SOURCE EXCERPT:
_____
# My Loft and Kit Box



## Fire_Baller_916 (Apr 17, 2008)

Just a plan quick set...Loft on the left side and kit box on the right side...Its 5feet tall and 8 feet wide...


----------



## Lovebirds (Sep 6, 2002)

I'm glad you posted a picture of this.
Now I have a question. I asked it a long time ago and if I remember correctly, almost started world war III.... 
Why do Rollers have to be kept in such a small space?


----------



## bigislerollers (Jan 20, 2008)

Aloha Renee,

Roller fanciers keep their "kit" birds in these smaller "kit boxes" for several different reasons. 
Some want the birds to stay calm and quiet in the kitbox and not expend any energy flying around and to use all their energy in their performance when let out.
Some believe that the birds "kit" (fly together) tighter, therefore giving better simultaneous performance.
Some use *darkened* boxes to also help keep the birds quiet but also to keep the birds from pairing up. (If the birds start to breed in the kitboxes there is a possibility of a hen who is ready to lay an egg to injure herself while rolling.)
Some also believe that the birds kept in the darkened kit box will have a more active performance when released.
There are many other reasons for the smaller boxes. The birds are flown daily or everyother day so they get a lot of exercise and are healthy and don't seem to have any negative effects from living in close quarters.
_____
TASK OBJECTIVE:
Give the username of every poster in the forum thread about the loft and kit box. This data plays no part in the work here.

Collected data:
_____
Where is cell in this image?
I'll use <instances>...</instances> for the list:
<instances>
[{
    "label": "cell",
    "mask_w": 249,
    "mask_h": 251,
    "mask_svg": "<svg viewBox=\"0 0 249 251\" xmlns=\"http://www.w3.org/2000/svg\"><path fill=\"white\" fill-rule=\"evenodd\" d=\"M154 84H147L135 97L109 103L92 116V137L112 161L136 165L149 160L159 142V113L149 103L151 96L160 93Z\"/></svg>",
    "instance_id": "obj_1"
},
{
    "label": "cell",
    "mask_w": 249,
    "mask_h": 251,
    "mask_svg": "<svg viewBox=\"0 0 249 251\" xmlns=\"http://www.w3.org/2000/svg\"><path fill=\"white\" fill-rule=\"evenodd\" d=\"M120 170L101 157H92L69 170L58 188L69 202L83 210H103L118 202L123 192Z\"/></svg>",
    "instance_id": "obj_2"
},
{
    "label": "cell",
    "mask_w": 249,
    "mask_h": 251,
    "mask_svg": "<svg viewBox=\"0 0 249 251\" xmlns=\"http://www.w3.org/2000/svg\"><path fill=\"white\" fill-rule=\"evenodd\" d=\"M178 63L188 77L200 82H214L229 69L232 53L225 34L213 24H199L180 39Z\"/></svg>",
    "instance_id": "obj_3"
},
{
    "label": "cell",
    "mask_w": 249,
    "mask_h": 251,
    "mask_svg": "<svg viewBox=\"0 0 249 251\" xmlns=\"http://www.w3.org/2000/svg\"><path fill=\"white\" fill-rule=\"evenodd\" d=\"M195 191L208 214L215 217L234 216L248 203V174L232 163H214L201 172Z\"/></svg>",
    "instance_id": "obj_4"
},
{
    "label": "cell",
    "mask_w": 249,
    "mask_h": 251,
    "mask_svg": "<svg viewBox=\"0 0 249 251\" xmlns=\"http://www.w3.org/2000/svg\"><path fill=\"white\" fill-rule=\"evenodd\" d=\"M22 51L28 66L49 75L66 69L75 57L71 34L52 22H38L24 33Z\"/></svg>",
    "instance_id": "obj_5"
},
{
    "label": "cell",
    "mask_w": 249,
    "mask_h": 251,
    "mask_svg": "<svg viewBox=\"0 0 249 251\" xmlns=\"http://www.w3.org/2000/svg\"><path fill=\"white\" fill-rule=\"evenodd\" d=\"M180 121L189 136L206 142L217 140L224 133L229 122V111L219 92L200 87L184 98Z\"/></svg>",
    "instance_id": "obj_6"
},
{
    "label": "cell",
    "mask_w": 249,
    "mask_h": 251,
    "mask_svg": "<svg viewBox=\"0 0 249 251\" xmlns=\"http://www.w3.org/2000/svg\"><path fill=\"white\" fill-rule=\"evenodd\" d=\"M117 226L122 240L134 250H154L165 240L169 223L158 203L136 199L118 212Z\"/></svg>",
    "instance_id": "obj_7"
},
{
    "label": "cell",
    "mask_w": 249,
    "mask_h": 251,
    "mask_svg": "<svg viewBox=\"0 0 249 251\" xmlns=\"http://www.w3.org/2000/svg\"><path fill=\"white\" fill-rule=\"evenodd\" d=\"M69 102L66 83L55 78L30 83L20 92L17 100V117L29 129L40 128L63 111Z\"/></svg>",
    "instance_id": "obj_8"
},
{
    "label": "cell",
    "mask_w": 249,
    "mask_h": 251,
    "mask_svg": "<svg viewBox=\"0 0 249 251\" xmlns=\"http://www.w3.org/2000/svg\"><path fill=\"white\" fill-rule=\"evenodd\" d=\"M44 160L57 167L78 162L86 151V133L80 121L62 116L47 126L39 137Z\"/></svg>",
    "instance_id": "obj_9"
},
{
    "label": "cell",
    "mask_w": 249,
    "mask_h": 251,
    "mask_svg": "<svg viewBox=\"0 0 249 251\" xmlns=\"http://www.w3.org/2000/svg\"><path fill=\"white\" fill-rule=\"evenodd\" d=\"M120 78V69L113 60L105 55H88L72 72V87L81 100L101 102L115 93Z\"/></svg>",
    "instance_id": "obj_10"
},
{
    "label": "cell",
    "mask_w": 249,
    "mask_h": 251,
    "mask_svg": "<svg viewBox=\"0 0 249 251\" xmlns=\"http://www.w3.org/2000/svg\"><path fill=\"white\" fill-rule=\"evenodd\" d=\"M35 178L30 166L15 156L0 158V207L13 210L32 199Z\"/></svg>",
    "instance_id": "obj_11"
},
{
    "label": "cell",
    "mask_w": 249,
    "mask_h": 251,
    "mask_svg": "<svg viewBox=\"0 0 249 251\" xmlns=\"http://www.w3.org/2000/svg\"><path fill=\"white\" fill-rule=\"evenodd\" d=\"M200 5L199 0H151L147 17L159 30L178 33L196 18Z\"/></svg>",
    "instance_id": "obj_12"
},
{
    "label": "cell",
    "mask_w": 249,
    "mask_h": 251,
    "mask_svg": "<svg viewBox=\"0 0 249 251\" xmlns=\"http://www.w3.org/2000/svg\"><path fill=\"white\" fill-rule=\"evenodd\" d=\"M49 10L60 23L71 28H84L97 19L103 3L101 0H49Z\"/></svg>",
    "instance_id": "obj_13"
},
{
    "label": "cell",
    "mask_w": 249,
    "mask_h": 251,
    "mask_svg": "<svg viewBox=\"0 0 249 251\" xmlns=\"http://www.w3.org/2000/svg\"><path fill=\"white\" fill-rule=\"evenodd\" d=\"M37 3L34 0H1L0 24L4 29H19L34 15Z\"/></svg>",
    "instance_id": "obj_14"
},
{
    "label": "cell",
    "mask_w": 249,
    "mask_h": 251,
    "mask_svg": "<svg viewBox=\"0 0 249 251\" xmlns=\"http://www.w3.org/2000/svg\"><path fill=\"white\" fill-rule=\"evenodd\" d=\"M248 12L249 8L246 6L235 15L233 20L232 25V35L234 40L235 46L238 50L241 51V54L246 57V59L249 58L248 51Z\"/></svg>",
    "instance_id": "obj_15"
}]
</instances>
_____
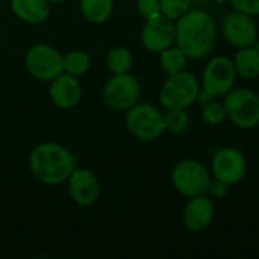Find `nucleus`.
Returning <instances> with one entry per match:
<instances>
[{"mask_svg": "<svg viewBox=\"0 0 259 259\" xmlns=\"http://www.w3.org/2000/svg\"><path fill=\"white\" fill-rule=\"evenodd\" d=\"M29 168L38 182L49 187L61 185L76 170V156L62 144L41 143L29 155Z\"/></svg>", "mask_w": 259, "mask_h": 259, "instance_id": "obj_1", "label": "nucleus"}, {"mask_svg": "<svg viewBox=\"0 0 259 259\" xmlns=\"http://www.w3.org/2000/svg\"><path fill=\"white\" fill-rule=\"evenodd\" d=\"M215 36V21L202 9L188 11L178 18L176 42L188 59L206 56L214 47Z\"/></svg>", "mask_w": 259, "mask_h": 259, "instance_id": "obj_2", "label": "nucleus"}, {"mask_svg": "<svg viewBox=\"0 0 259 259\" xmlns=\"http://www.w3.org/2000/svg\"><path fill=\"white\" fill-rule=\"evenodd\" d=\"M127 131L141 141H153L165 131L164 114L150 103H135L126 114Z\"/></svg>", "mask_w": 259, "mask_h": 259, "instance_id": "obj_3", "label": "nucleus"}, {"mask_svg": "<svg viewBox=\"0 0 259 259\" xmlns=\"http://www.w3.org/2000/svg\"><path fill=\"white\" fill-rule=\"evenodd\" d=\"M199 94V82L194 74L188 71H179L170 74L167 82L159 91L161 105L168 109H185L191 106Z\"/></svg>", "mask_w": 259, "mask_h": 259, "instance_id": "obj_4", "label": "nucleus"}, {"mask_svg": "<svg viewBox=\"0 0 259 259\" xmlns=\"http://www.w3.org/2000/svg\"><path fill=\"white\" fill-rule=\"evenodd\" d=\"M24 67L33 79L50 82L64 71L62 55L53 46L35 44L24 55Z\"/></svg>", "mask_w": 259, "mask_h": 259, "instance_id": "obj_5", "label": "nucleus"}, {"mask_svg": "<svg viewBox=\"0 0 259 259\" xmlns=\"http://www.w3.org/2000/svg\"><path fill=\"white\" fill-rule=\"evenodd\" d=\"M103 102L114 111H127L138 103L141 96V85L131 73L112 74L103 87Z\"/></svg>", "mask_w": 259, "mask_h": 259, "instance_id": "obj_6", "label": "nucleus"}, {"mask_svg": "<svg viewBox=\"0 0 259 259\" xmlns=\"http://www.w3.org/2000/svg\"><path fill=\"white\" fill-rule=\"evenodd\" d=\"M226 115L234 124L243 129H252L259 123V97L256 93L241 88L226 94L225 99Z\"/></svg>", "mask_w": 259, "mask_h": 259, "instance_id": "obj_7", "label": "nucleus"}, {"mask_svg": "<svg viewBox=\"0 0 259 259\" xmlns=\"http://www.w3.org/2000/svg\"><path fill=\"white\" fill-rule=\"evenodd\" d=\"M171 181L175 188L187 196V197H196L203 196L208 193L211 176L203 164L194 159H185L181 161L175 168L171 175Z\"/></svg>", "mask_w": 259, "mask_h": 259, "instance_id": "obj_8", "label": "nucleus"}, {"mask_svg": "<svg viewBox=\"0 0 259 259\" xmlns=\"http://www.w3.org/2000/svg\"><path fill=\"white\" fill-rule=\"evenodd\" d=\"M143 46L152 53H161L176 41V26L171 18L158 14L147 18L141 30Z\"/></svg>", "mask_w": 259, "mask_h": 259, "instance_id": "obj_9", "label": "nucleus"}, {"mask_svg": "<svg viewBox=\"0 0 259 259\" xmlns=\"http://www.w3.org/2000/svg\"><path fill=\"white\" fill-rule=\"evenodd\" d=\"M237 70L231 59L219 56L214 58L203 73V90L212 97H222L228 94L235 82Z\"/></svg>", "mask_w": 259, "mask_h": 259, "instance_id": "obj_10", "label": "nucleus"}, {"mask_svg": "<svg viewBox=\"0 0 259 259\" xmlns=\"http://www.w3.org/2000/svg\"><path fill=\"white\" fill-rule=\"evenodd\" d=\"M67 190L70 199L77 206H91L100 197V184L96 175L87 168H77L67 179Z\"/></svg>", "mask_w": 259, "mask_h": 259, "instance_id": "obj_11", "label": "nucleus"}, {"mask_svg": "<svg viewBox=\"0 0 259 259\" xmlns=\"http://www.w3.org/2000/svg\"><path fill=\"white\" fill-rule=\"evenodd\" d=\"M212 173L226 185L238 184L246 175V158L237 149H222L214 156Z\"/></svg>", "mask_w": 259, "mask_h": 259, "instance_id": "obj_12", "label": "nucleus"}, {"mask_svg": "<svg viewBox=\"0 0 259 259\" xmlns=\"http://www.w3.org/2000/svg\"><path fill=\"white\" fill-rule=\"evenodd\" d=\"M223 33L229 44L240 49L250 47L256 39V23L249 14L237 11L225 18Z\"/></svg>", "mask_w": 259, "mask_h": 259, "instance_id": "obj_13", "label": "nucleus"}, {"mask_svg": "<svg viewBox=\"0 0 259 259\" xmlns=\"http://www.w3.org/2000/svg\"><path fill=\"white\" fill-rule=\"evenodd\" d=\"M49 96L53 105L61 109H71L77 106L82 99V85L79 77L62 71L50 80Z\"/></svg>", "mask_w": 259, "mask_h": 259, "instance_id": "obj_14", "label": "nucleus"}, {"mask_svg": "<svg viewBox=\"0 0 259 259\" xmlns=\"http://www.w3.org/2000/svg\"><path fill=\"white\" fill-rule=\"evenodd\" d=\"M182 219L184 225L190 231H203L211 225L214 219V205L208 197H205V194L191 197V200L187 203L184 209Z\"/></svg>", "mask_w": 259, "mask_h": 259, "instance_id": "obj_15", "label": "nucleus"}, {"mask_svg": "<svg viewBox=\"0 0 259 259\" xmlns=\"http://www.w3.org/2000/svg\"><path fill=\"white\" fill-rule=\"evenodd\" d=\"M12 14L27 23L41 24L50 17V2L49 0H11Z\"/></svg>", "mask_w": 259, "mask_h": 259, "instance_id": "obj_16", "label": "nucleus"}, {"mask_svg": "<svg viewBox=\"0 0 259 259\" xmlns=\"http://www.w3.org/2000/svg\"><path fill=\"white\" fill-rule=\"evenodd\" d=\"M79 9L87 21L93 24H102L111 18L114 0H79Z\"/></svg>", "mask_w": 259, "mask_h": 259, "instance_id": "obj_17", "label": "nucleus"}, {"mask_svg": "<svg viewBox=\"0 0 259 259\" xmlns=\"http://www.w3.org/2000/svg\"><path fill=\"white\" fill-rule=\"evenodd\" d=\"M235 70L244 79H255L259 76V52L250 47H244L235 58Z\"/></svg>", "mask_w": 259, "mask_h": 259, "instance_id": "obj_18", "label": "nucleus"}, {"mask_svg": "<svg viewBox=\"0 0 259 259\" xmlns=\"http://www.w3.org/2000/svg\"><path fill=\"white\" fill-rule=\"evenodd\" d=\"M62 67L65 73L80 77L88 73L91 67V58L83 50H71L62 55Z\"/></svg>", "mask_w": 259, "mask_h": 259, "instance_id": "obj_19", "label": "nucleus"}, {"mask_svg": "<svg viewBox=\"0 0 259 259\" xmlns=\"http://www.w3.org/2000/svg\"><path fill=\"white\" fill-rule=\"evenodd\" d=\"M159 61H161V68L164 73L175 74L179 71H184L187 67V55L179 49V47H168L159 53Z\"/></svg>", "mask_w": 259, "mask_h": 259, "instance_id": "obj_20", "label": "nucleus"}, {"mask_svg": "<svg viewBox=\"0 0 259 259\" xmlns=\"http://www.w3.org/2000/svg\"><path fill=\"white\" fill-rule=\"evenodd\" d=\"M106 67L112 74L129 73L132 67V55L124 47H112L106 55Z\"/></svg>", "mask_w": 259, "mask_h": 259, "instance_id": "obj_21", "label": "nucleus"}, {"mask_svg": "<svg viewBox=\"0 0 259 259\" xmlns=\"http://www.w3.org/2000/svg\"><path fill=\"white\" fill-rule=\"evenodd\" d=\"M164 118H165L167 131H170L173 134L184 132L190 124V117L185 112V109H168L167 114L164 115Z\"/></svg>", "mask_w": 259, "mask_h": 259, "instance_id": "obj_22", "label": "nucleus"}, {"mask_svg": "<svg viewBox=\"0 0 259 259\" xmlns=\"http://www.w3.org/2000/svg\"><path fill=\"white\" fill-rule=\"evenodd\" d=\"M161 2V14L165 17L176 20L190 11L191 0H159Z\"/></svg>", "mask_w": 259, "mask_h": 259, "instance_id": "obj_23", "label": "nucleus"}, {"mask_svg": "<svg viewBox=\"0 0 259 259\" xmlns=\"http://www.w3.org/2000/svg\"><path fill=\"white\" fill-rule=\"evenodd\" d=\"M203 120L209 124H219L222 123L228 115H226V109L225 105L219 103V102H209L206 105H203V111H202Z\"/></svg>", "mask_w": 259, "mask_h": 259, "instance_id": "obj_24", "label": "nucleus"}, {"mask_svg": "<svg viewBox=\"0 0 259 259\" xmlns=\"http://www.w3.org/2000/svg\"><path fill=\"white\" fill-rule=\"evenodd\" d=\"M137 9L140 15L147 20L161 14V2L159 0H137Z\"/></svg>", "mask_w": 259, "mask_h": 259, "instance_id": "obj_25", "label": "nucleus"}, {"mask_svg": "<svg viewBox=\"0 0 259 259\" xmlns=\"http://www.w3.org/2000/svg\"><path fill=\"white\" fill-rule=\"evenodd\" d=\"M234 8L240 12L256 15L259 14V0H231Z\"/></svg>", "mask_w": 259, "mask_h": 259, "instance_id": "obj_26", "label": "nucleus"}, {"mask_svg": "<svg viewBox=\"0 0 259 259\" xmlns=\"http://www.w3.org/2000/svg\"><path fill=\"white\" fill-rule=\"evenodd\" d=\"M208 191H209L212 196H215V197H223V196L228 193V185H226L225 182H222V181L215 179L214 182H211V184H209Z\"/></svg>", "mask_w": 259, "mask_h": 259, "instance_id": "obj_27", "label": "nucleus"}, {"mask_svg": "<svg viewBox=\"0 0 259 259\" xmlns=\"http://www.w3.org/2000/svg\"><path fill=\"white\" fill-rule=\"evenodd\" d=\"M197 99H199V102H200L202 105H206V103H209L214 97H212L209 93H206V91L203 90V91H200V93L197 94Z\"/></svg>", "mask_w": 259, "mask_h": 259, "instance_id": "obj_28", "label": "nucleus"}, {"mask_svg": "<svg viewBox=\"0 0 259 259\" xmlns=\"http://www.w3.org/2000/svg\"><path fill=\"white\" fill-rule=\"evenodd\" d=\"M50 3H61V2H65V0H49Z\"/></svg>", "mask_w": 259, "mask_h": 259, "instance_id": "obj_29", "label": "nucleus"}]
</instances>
_____
EXPECTED ANSWER:
Fire_Baller_916, Lovebirds, bigislerollers